虐待に関する研修会が開催されました。-愛媛大学医学部附属病院総合臨床研修センター

虐待に関する研修会が開催されました。

2月19日に、研修医を対象に虐待に関する研修会が開催され、10名が参加しました。小児科元木先生によるレクチャーに参加した全員が聞き入っておりました。

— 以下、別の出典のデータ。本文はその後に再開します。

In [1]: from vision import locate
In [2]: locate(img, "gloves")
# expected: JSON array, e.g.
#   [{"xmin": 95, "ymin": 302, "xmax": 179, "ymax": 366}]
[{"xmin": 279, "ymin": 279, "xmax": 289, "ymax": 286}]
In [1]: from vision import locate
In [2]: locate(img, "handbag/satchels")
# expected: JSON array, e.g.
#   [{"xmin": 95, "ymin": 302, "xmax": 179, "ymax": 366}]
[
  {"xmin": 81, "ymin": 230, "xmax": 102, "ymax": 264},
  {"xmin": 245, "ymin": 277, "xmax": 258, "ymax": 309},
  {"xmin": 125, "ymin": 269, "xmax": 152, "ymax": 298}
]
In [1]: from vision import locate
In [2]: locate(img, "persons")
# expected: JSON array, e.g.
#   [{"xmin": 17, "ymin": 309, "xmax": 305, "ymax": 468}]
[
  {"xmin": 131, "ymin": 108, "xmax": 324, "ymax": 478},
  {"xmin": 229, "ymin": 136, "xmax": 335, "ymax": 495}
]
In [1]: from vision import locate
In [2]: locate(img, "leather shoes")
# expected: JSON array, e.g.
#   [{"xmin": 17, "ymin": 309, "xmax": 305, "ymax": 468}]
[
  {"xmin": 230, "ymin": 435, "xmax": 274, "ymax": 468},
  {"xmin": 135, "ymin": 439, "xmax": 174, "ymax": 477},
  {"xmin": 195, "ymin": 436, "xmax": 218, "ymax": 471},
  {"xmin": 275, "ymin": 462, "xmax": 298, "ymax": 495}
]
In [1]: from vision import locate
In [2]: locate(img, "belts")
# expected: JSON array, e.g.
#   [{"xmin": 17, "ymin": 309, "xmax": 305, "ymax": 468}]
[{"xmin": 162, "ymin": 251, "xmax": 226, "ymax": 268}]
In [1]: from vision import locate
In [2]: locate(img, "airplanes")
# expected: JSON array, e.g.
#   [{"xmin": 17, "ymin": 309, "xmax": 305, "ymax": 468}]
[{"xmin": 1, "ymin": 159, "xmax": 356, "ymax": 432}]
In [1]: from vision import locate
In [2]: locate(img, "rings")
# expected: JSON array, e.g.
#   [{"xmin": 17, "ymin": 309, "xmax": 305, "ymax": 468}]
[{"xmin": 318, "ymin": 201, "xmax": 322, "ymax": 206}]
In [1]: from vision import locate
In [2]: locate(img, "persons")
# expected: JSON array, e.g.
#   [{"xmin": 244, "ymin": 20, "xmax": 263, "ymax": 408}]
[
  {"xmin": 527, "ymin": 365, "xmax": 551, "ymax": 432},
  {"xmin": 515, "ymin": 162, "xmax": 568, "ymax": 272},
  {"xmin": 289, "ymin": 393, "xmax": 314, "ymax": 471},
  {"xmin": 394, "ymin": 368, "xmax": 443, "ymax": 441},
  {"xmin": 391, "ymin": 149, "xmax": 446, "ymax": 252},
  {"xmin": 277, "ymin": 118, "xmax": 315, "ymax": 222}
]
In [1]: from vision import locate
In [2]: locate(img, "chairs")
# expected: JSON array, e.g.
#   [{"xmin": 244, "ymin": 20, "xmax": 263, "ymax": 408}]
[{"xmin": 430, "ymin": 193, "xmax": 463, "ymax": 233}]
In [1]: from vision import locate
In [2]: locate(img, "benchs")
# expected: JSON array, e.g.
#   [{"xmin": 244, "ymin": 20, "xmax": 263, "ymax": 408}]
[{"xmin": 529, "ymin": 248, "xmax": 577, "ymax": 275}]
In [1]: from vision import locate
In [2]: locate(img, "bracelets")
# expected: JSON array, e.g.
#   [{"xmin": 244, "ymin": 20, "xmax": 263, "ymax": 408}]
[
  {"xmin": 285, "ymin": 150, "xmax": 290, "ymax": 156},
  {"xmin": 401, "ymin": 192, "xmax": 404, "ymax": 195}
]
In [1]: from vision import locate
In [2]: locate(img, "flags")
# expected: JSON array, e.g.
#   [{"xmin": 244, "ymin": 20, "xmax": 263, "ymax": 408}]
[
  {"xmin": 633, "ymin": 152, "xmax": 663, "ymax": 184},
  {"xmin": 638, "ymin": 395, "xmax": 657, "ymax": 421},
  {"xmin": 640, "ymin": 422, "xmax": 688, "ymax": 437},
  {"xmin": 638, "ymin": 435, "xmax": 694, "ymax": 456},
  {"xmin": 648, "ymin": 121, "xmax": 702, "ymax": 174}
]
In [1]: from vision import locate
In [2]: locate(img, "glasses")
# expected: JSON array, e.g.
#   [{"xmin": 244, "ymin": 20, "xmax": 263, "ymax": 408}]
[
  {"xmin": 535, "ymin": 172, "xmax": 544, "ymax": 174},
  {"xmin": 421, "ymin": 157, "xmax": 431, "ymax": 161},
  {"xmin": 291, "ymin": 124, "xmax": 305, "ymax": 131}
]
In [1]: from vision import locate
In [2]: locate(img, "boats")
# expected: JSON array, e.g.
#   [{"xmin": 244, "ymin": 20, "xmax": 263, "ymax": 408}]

虐待は救急外来で遭遇する機会があり、知っているか、意識できるか否かでその後の対応に大きく違いが出ることを学ぶことができました。虐待研修は今年度から必須研修となり、2年目研修医には必須ではありませんでした。しかし、自発的に参加した研修医より、参加しておいて良かったとの声が聞かれました。元木先生、お忙しい中を研修医のためにご指導いただき、誠にありがとうございました。

≪1年目研修医の声≫
最近テレビでも報道されております虐待について、講師である小児科の先生の経験をもとに、特に対処法について学ぶことができました。講師およびセンター長の「虐待は救急外来に潜んでいる可能性がある」と言う言葉をしっかりと受け止めて診療に当たりたいと思いました。救急科での研修中、夜に子供が来てどうしようと思う日もありました。申し出る可能性が極めて低い虐待を見抜くためにも、今回の研修を活かして注意深く観察したいと思います。

≪センター長よりコメント≫
私は卒後初めの半年間は大学病院で研修し、その後の3年半は中規模の病院で勤務しました。良し悪しは別として、当時は研修医であっても市中病院では即戦力でした。そして、内科、外科はおろか小児科の区別なく一人で当直する病院は珍しくありませんでした。
夜間に受診する小児の大半が発熱、感冒症状、消化器症状または喘息発作でした。コントロールできない喘息、泣かない幼児、オムツの濡れていない乳幼児は、小児科医に連絡した後に100%入院しておりました。従って、ほとんどのケースで正しい判断ができていたと思います。しかし、転落後の頭部打撲を主訴に親に連れられて来院する子どもも混ざっておりました。
夜間の小児診療は、日中以上に親との会話が大半です。私自身には虐待を想起する機会はなく、衣服を脱がせるなんてことをしたことはありません。そして、硬膜下血腫に関する注意点を説明し、資料を渡して帰宅してもらっておりました。虐待児が偶然いなかったのかもしれませんが、「えっ、なぜこんな時間に?」の子どもは虐待だったかもしれません。

近年、虐待に関する胸を痛めるニュースも増え、虐待を認識する機会も増えております。私自身、現在では小児診療の際には意識して、口腔内は観察する様にしております。ただし、虐待に気がついてもその後の手続きなどを知らなければ、子どもはもちろんのこと「親」も救ってあげることができません。

さて、小児科M先生のお話の中で登場した「beams 」および「身体症状から虐待を疑う」を参考に、当日参加できなかった先生もこれらのキーワードで検索し、読みやすいものを読んでみて下さい。

未来ある子どもたちのためにも。